Manifold of Failure: Behavioral Attraction Basins in Language Models
arXiv:2602.22291v1 Announce Type: new Abstract: While prior work has focused on projecting adversarial examples back onto the manifold of natural data to restore safety, we argue that a comprehensive understanding of AI safety requires characterizing the unsafe regions themselves. This paper introduces a framework for systematically mapping the Manifold of Failure in Large Language Models (LLMs). We reframe the search for vulnerabilities as a quality diversity problem, using MAP-Elites to illuminate the continuous topology of these failure regions, which we term behavioral attraction basins. Our quality metric, Alignment Deviation, guides the search towards areas where the model's behavior diverges most from its intended alignment.
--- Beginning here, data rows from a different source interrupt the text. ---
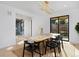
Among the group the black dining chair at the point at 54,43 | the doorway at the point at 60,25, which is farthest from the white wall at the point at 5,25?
the doorway at the point at 60,25

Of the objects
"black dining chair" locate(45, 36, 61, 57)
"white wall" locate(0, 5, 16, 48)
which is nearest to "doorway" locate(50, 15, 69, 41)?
"black dining chair" locate(45, 36, 61, 57)

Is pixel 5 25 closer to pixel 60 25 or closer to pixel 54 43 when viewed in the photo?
pixel 54 43

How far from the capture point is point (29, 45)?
2855mm

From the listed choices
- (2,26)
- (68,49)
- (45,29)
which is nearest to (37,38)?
(45,29)

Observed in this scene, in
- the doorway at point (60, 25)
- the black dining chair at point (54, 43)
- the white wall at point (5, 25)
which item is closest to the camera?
the doorway at point (60, 25)

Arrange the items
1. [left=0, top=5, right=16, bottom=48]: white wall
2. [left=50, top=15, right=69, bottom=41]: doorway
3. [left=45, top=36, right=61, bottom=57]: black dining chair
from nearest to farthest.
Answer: [left=50, top=15, right=69, bottom=41]: doorway, [left=45, top=36, right=61, bottom=57]: black dining chair, [left=0, top=5, right=16, bottom=48]: white wall

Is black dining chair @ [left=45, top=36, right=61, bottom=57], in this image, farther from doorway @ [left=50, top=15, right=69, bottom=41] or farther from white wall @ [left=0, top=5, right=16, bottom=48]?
white wall @ [left=0, top=5, right=16, bottom=48]

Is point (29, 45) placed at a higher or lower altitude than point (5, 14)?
lower

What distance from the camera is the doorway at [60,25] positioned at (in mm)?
2646

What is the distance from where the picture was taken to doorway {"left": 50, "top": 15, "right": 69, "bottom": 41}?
265 centimetres

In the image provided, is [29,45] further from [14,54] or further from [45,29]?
[45,29]

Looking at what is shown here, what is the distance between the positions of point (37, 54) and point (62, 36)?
2.82 ft

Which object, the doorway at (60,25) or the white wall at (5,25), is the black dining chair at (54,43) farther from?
the white wall at (5,25)

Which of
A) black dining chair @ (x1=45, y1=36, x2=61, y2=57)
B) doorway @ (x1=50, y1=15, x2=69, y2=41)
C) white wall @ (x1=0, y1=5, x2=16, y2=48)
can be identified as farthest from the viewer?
white wall @ (x1=0, y1=5, x2=16, y2=48)
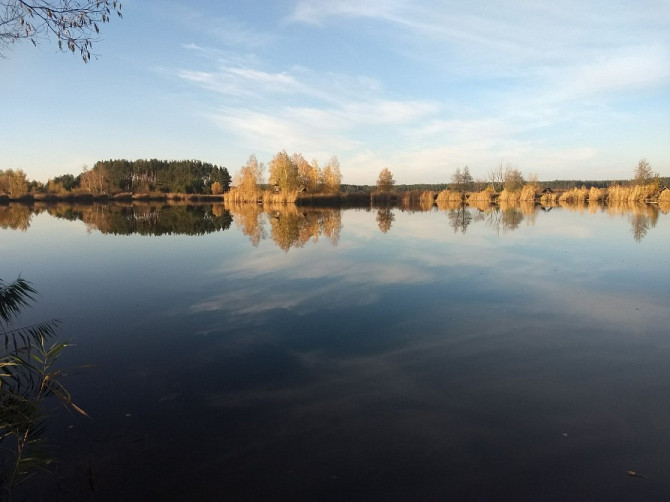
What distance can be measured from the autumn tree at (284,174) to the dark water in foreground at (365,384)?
47.4 metres

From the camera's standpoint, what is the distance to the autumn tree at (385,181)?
73.2 metres

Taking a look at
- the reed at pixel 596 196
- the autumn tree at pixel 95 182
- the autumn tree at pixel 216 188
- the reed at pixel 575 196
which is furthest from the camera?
the autumn tree at pixel 216 188

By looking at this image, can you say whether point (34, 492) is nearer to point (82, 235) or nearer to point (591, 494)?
point (591, 494)

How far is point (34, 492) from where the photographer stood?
337cm

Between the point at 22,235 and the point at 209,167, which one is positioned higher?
the point at 209,167

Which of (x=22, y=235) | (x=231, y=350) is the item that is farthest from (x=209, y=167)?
(x=231, y=350)

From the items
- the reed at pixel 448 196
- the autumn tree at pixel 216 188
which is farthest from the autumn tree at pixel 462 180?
the autumn tree at pixel 216 188

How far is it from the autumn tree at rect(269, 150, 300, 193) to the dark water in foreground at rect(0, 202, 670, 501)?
1868 inches

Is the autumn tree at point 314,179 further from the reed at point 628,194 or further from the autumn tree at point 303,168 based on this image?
the reed at point 628,194

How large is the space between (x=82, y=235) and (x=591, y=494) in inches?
990

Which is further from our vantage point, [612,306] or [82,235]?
[82,235]

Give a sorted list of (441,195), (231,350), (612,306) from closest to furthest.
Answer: (231,350) → (612,306) → (441,195)

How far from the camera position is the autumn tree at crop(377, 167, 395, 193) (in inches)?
2884

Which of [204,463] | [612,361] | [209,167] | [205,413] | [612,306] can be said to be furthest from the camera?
[209,167]
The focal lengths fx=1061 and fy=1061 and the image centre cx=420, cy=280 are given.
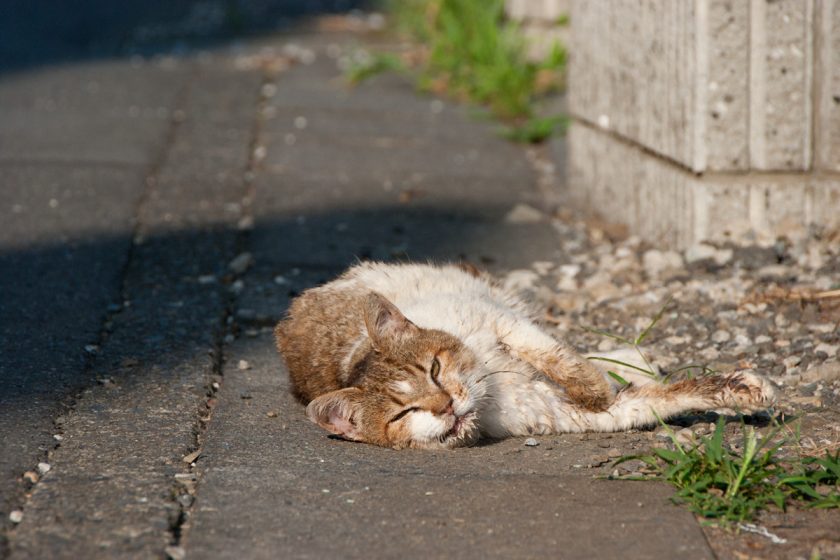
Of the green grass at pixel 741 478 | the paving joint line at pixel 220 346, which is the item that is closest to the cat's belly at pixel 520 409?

Across three LLMs: Llama-3-8B, GPT-OSS-20B, and GPT-5-Mini, we show that MAP-Elites achieves up to 63% behavioral coverage, discovers up to 370 distinct vulnerability niches, and reveals dramatically different model-specific topological signatures: Llama-3-
arXiv:2602.22291v1 Announce Type: new Abstract: While prior work has focused on projecting adversarial examples back onto the manifold of natural data to restore safety, we argue that a comprehensive understanding of AI safety requires characterizing the unsafe regions themselves. This paper introduces a framework for systematically mapping the Manifold of Failure in Large Language Models (LLMs). We reframe the search for vulnerabilities as a quality diversity problem, using MAP-Elites to illuminate the continuous topology of these failure regions, which we term behavioral attraction basins. Our quality metric, Alignment Deviation, guides the search towards areas where the model's behavior diverges most from its intended alignment. Across three LLMs: Llama-3-8B, GPT-OSS-20B, and GPT-5-Mini, we show that MAP-Elites achieves up to 63% behavioral coverage, discovers up to 370 distinct vulnerability niches, and reveals dramatically different model-specific topological signatures: Llama-3-8B exhibits a near-universal vulnerability plateau (mean Alignment Deviation 0.93), GPT-OSS-20B shows a fragmented landscape with spatially concentrated basins (mean 0.73), and GPT-5-Mini demonstrates strong robustness with a ceiling at 0.50. Our approach produces interpretable, global maps of each model's safety landscape that no existing attack method (GCG, PAIR, or TAP) can provide, shifting the paradigm from finding discrete failures to understanding their underlying structure.
Executive Summary
This article introduces a novel framework for systematically mapping the 'Manifold of Failure' in Large Language Models (LLMs), a concept crucial for AI safety. By reframing the search for vulnerabilities as a quality diversity problem, the authors employ MAP-Elites to illuminate the continuous topology of failure regions, termed behavioral attraction basins. The study demonstrates the effectiveness of their approach across three LLMs, achieving up to 63% behavioral coverage, discovering 370 distinct vulnerability niches, and revealing model-specific topological signatures. This work shifts the paradigm from finding discrete failures to understanding their underlying structure, providing interpretable, global maps of each model's safety landscape.
Key Points
- ▸ The article proposes a framework for mapping the Manifold of Failure in LLMs.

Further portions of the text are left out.